STATED EXERCISE:
Collect every line below that contains the string "bare", matching its case exactly.

GIVEN RECORDS:
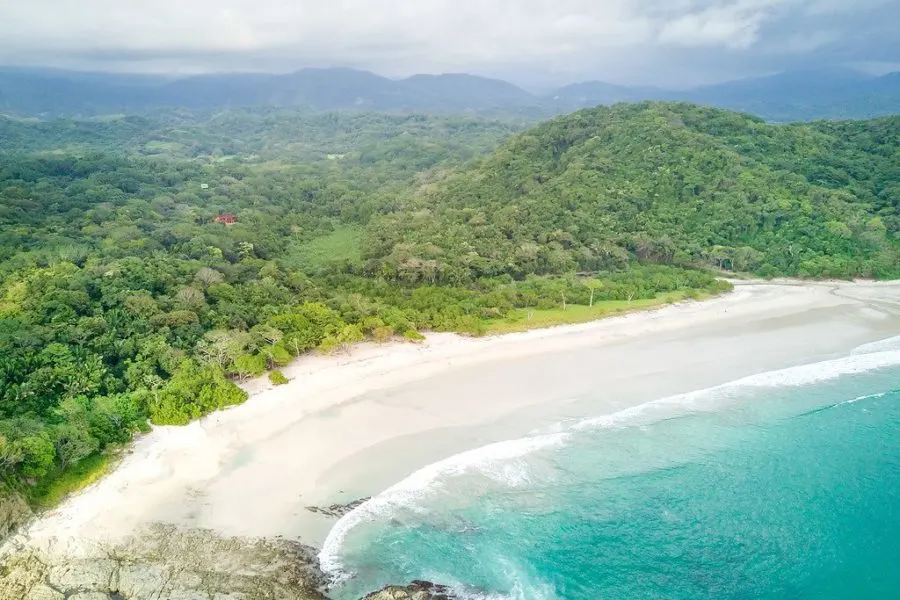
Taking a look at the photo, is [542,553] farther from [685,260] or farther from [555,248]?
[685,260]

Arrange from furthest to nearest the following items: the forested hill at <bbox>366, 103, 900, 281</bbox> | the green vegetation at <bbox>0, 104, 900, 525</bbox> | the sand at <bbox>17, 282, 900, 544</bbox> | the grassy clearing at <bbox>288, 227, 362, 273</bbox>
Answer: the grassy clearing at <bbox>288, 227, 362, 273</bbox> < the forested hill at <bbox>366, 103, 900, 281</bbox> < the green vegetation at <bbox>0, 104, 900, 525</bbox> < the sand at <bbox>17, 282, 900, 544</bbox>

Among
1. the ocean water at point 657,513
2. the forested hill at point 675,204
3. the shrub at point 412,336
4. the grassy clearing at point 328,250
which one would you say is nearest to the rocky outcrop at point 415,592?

...

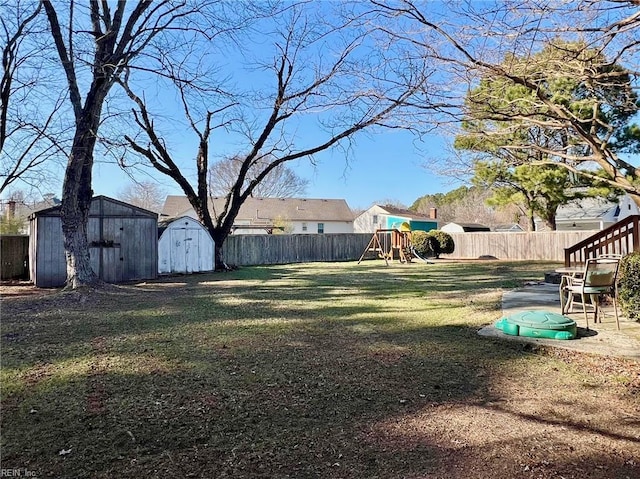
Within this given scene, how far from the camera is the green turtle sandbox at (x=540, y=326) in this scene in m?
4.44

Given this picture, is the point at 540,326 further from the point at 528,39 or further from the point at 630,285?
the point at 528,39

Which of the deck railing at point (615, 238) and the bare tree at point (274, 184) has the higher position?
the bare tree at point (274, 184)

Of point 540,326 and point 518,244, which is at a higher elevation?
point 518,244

...

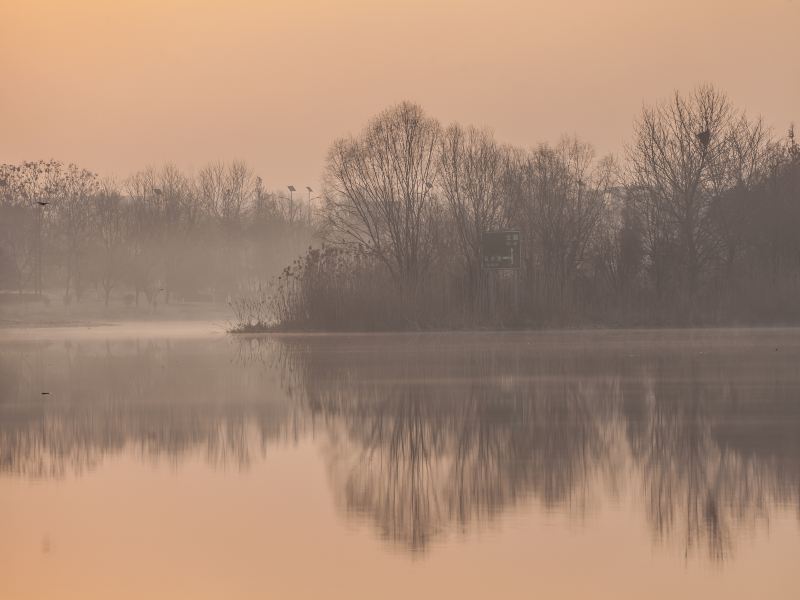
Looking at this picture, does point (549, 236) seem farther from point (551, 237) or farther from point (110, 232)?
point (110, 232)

WRITTEN SOLUTION:
Which of the deck railing at point (615, 238) and the bare tree at point (274, 184) has the higher position?
the bare tree at point (274, 184)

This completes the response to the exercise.